[LA BELLE OU LA LAIDE ?]
I. Perdigon, dites-moi votre sentiment : que vous semble de ces deux maris jaloux ? L’un a une épouse qui est belle et accomplie, noble, courtoise et distinguée ; et l’autre une femme laide et mauvaise, vilaine et acariâtre ; chacun garde jalousement la sienne — Et puisqu’une conduite si insensée leur plaît et que telle est leur volonté, lequel est le moins blâmable des deux ?
II. Gaucelm Faidit, je veux que vous sachiez, quant à la dame de belle façon, qui fait envie à tout le monde, que celui qui la garde auprès de lui à sa disposition ne fait pas si grande faute, s’il l’enferme jalousement, que l’autre, le malchanceux qui supporte le fardeau de tant de mauvaises façons ; et ni beauté ni rien d’autre ne le force à surveiller la sienne, sinon laideur et sottise.

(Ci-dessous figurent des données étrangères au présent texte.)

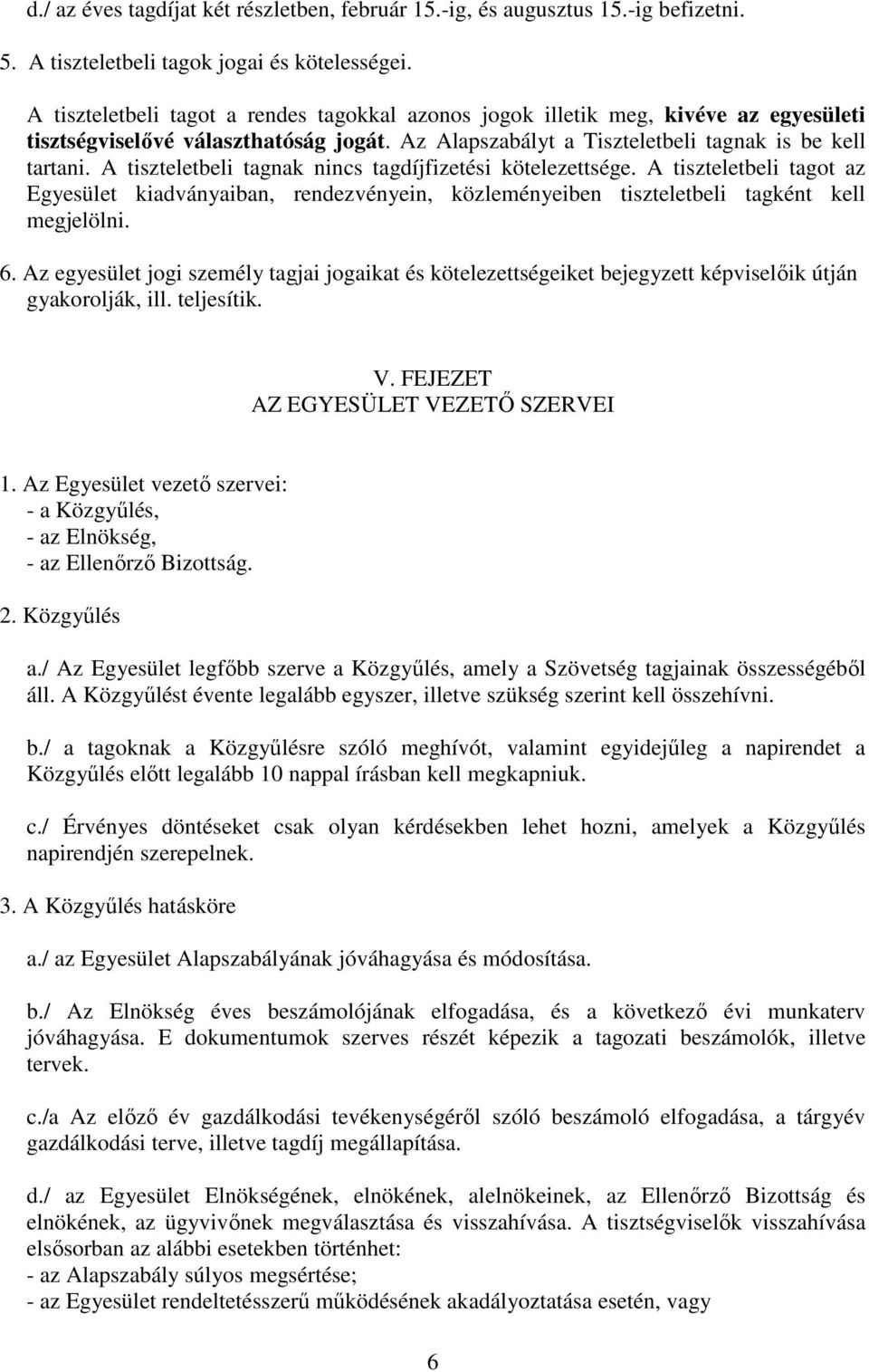 d./ az éves tagdíjat két részletben, február 15.-ig, és augusztus 15.-ig befizetni.

5. A tiszteletbeli tagok jogai és kötelességei.

A tiszteletbeli tagot a rendes tagokkal azonos jogok illetik meg, kivéve az egyesületi tisztségviselővé választhatóság jogát. Az Alapszabályt a Tiszteletbeli tagnak is be kell tartani. A tiszteletbeli tagnak nincs tagdíjfizetési kötelezettsége. A tiszteletbeli tagot az Egyesület kiadványaiban, rendezvényein, közleményeiben tiszteletbeli tagként kell megjelölni.

6. Az egyesület jogi személy tagjai jogaikat és kötelezettségeiket bejegyzett képviselőik útján gyakorolják, ill. teljesítik.

V. FEJEZET
AZ EGYESÜLET VEZETŐ SZERVEI

1. Az Egyesület vezető szervei:
- a Közgyűlés,
- az Elnökség,
- az Ellenőrző Bizottság.

2. Közgyűlés

a./ Az Egyesület legfőbb szerve a Közgyűlés, amely a Szövetség tagjainak összességéből áll. A Közgyűlést évente legalább egyszer, illetve szükség szerint kell összehívni.

b./ a tagoknak a Közgyűlésre szóló meghívót, valamint egyidejűleg a napirendet a Közgyűlés előtt legalább 10 nappal írásban kell megkapniuk.

c./ Érvényes döntéseket csak olyan kérdésekben lehet hozni, amelyek a Közgyűlés napirendjén szerepelnek.

3. A Közgyűlés hatásköre

a./ az Egyesület Alapszabályának jóváhagyása és módosítása.

b./ Az Elnökség éves beszámolójának elfogadása, és a következő évi munkaterv jóváhagyása. E dokumentumok szerves részét képezik a tagozati beszámolók, illetve tervek.

c./a Az előző év gazdálkodási tevékenységéről szóló beszámoló elfogadása, a tárgyév gazdálkodási terve, illetve tagdíj megállapítása.

d./ az Egyesület Elnökségének, elnökének, alelnökeinek, az Ellenőrző Bizottság és elnökének, az ügyvivőnek megválasztása és visszahívása. A tisztségviselők visszahívása elsősorban az alábbi esetekben történhet:
- az Alapszabály súlyos megsértése;
- az Egyesület rendeltetésszerű működésének akadályoztatása esetén, vagy

6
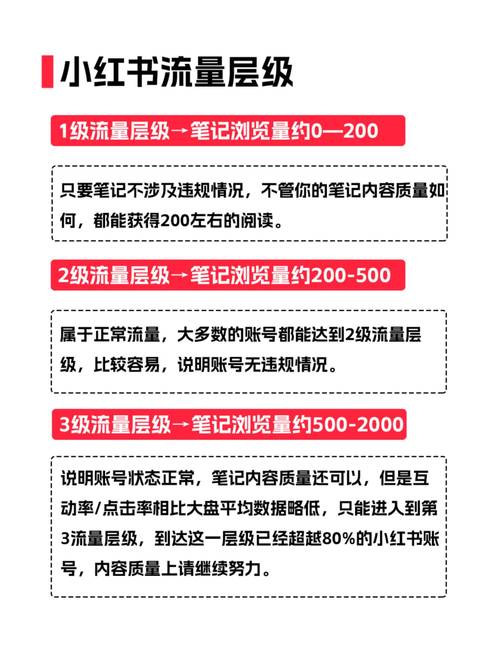 小红书流量层级

1级流量层级→笔记浏览量约0—200

只要笔记不涉及违规情况，不管你的笔记内容质量如何，都能获得200左右的阅读。

2级流量层级→笔记浏览量约200-500

属于正常流量，大多数的账号都能达到2级流量层级，比较容易，说明账号无违规情况。

3级流量层级→笔记浏览量约500-2000

说明账号状态正常，笔记内容质量还可以，但是互动率/点击率相比大盘平均数据略低，只能进入到第3流量层级，到达这一层级已经超越80%的小红书账号，内容质量上请继续努力。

III. Perdigon, vous raisonnez comme un fou ! car, comment osez-vous dire qu’il faille garder caché ce qui est beau, ou séquestrer une dame accomplie, belle et pleine de mérite ? Son esprit ne la garde-t-il pas ? C’est la laide au langage revêche que le mari sensé doit enfermer, pour qu’on ne sache pas qu’il est mal marie et qu’il a fait une folie.

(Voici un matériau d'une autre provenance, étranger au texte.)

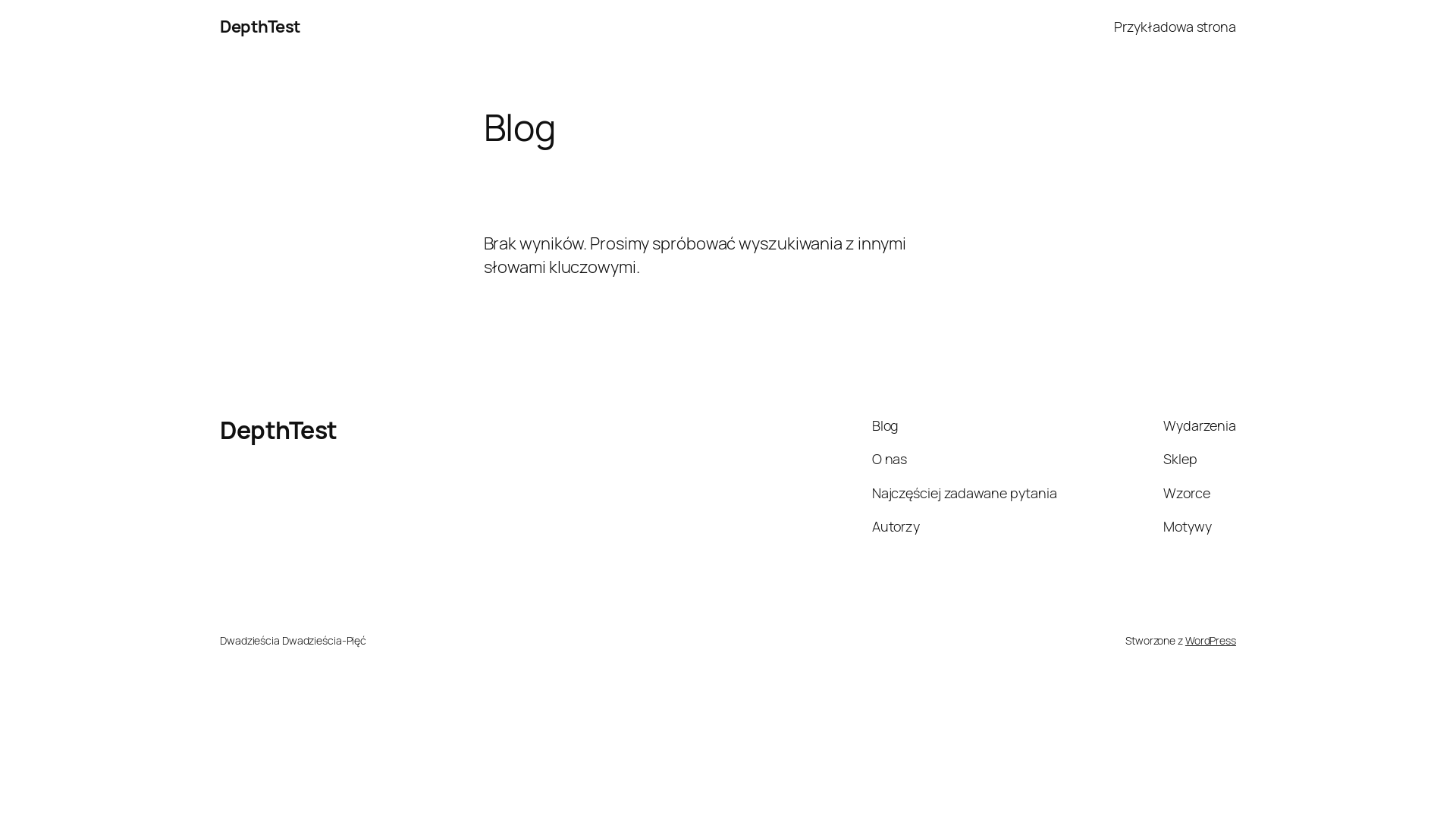 DepthTest

Przykładowa strona

Blog

Brak wyników. Prosimy spróbować wyszukiwania z innymi słowami kluczowymi.

DepthTest

Blog

O nas

Najczęściej zadawane pytania

Autorzy

Wydarzenia

Sklep

Wzorce

Motywy

Dwadzieścia Dwadzieścia-Pięć

Stworzone z WordPress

IV Gaucelm, parmi les nigauds, vous soutiendriez et couvririez gentiment un parti blâmable et honteux ; et pourtant vous donnez de mauvais conseils à l’époux en lui disant d’arranger sa vie de telle façon qu’il garde sa mauvaise destinée, et qu’il fasse deux malheurs au lieu d’un ; il y a de meilleures raisons pour enfermer la dame distinguée qui est d’une grande beauté, et il semble qu’il soit moins coupable, car on en est amoureux.
V. Perdigon, plus vous en parlez et plus vous démentez vos chansons (car la jalousie a mauvaise réputation, et tout le monde crie et s’en plaint) en disant qu’on doit enfermer une dame accomplie, et c’est là une action laide et blâmable parmi nous, [les poètes courtois] ; mais enfermer l’autre est raisonnable, car il n’y a pas de jalousie là-dedans, et c’est avoir un bon sens estimable, que cacher ce qui est mauvais et montrer ce qui vous fait honneur.
VI. Gaucelm, si vous enfermez des biens sans valeur, vous n’avez en votre possession qu’un mauvais trésor ; et il ne me paraît pas que ce soit faire preuve d’un bon sens remarquable que de perdre Prix, et oublier Joie, à cause d’une chose mauvaise et honnie ; mais celui qui pour une belle possession, source de joie, parfois cède et se donne du souci, il paraît y être forcé par l’amour ; et si vous vous étonnez de cela, je me demande bien si vous savez ce que c’est que l’amour.
VII. Perdigon, la tenson durerait indéfiniment, et c’est pourquoi je veux que notre différend soit soumis à Dalfin, pour qu’il en soit juge, et qu’il nous mette d’accord et fasse la paix.
VIII. Gaucelm, la cause que le défends est si bonne, et il est si sensé, que si le différend lui est soumis, je veux que par lui il soit jugé.